‘Our place. Our town. Our love…’

I didn’t think it was possible to create a horror remake as pointless as Renny Harlin’s excretable take on the The Strangers franchise, but then along comes Return to Silent Hill as the second turd in the toilet bowl of cinema. The first Silent Hill, based on the popular video game franchise and released way back in 2006, did a fantastic job in bringing the nightmarish visuals of the source material to life. This dismal sequel has none of that film’s ingenuity. Indeed, my main emotion whilst watching Return to Silent Hill was a longing to return to the 2006 version – a film that is superior to this one in literally every sense…
When James Sunderland (Jeremy Irvine), an alcoholic painter, has a chance encounter with Mary Crane (Hannah Emily Anderson) at a gas station, it sets in motion a series of events that will see James marauding around the insidious ghost town of Silent Hill. Basically, I’ve you’ve seen the original, you know the plot to this piece of shit.
Everything about Return to Silent Hill is bland. Irvine’s performance is like a tub of grey paint come to life and given an Instagram haircut. It is preposterous to think that this character could be an alcoholic. He isn’t interesting enough. He is utterly nondescript in every conceivable way. Despite having spent 106 minutes in his company, if Irvine was to break into my house tomorrow and stick his finger up my arse (thankfully an unlikely prospect), I still wouldn’t recognise him. Aside from Irvine’s non-performance, the narrative is nonsensical and Christophe Gans’ direction is flat and uninspired.
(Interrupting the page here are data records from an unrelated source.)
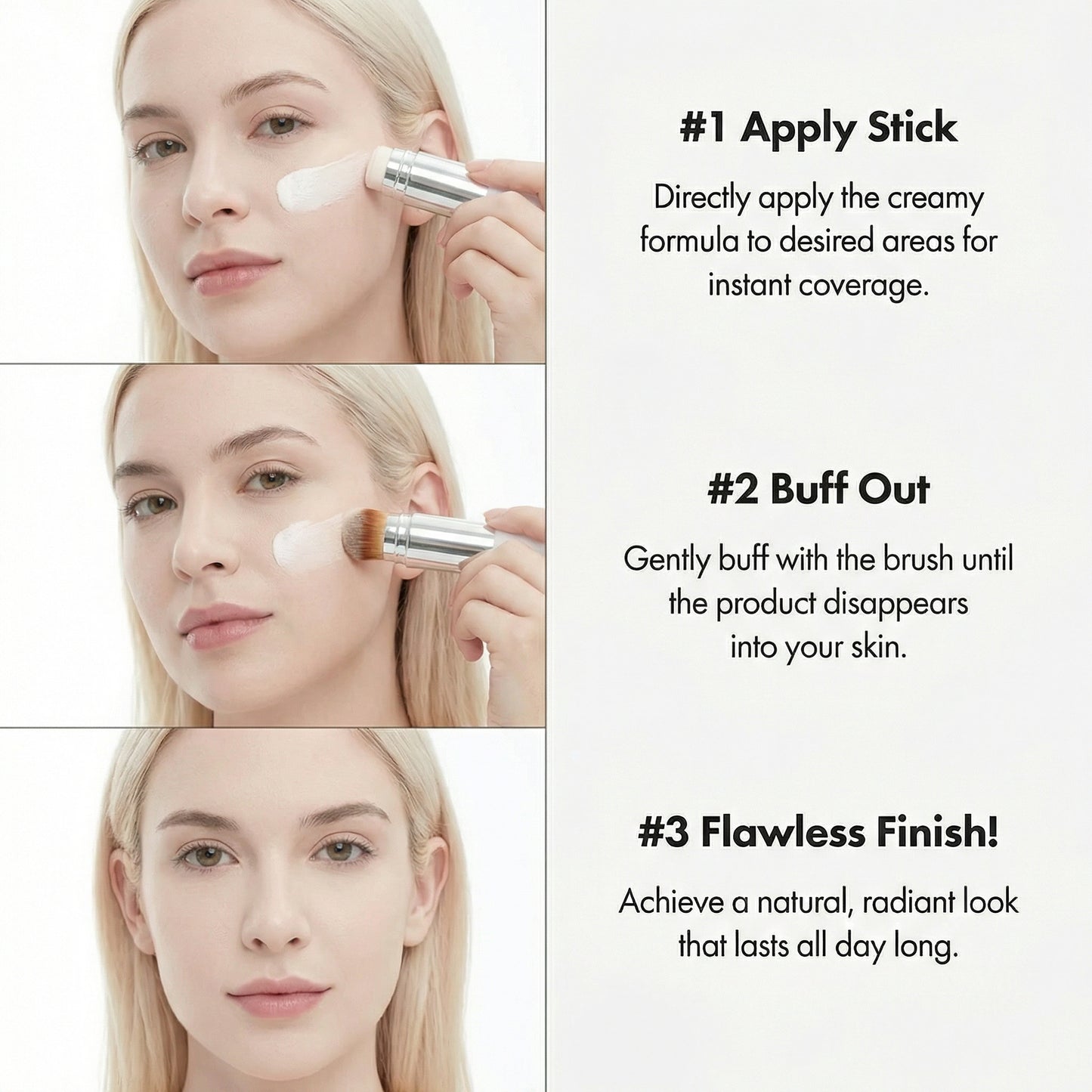 #1 Apply Stick

Directly apply the creamy formula to desired areas for instant coverage.

#2 Buff Out

Gently buff with the brush until the product disappears into your skin.

#3 Flawless Finish!

Achieve a natural, radiant look that lasts all day long.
How is it that Gans, who also directed the first film, can make what is essentially the same film again but much, much worse? The dialogue is insulting. The plot totally lacking in anything resembling tension or suspense. The only thing that saves Return to Silent Hill from a zero score is that some of the practical effects are genuinely excellent.
This film ultimately feels like watching a 106-minute video game cutscene from the mid-2000s. This is not a compliment. There is staying true to the source material and then there is creating a pointless facsimile of it. Return to Silent Hill emphatically does the latter. Avoid at all costs.